It has to be said, the Danuser-era of Warcraft isn’t too popular on this forum, not without justification.
However, a broken clock still strikes right twice a day.
Was there anything lore or storywise in the span of BFA-Dragonflight that you thought: ‘Actually, that’s a pretty decent idea’? Moments, perhaps, you felt clicked properly.
I’m honestly drawing a blank. Anything that skirts close to being “right” comes with a heaping side of “but”. Castle Nathria being the prime example but I am so, so tired of hearing people talk about how good Castle Nathria was.
First half of BFA was fine, I enjoyed the faction war and how both Kul Tiras and Zandalar were pulled into it sans Sylvanas being reduced to a Saturday Morning War Criminal-tier clown of a character.
Kul Tiras worldbuilding was generally pretty solid.
While Zandalar was a bit of a let down design-wise, the concepts in the quest chains (integration of loa like Pa’ku and Akunda, the Sethrak+Vulpera) were pretty decent. The vulpera introduction - balancing Kiro, Nisha, and Meerah (the latter of which ended up overused unfortunately) worked well.
I liked the little sidequest chain with the squad of undead in Nazmir.
The Waycrest story, pretty fine+dandy!
Zul in the Stormwind jailbreak was fun. Shame how it all turned out.
It’s difficult to appreciate any part of Shadowlands but I still like Revendreth a lot, both stylistically and narratively. As a purgatory, a bunch of soul-vampires works well (and Renathal’s voice ). That’s not much on the writing side, admittedly. More art.
The Baine/Tauren questline in DF was pretty basic but it worked well and gave Baine a solid redeeming moment after his complete waste of an existence in Slands.

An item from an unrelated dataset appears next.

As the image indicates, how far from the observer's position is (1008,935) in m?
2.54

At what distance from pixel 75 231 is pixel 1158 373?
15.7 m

The origins of the DF centaur are stupid, but I did appreciate them trying to flesh the race out a little more, even if it was relatively surface level (“This is the magic clan, this is the evil clan, etc.”). Ditto for giving more to the Tuskarr.
BfA’s problems were less that the ideas were in themselves bad but more that they were mushed into one single expansion with no space to breathe or be elaborated on. Like almost every individual element of that expansion is actually fairly cool but we hammered through them at such a pace that none of them really got the space they needed making their endings feel abrupt and forced.

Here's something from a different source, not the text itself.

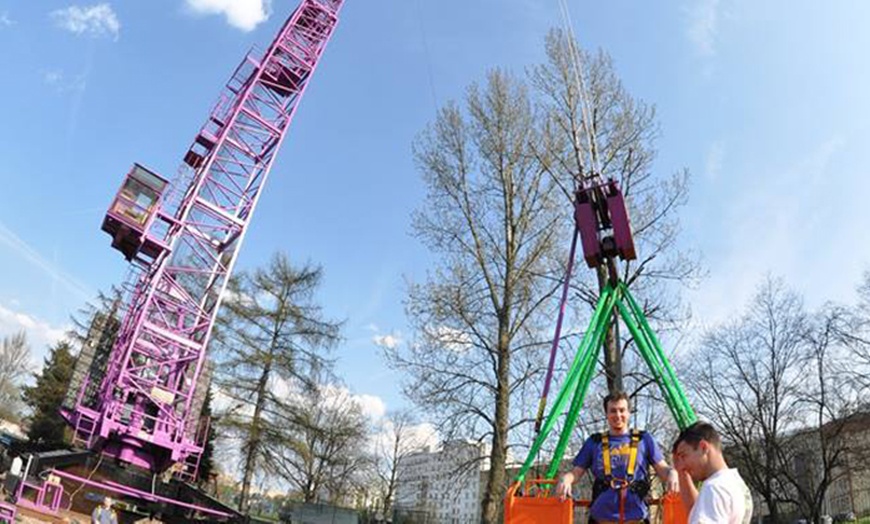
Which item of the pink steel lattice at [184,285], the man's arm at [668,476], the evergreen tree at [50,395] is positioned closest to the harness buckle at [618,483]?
the man's arm at [668,476]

Shadowlands has a fair bit less. I quite liked Denathrius as villain but at lot of that is art direction and voice performance. I thought the devourers were kind of neat. De Other Side was good fun. The subplot of Odyn’s eye being used for evil and being a raid boss was kinda cool, pity it was in service to a complete nothingburger. I like the Zones Revendreth and Ardenweald as spaces, though don’t really care for their stories.
Seconding the Tuskarr in Dragonflight being fun. Actually most of the 10.0 patch content was pretty decent.
Okay so Danuser can’t be credited for things done by the art team and what not but the different transmogs across those three expansions are (in my opinion) some of the best Blizzard have ever done. Especially all the seafaring stuff that got put into BFA on the kul tiran side of things.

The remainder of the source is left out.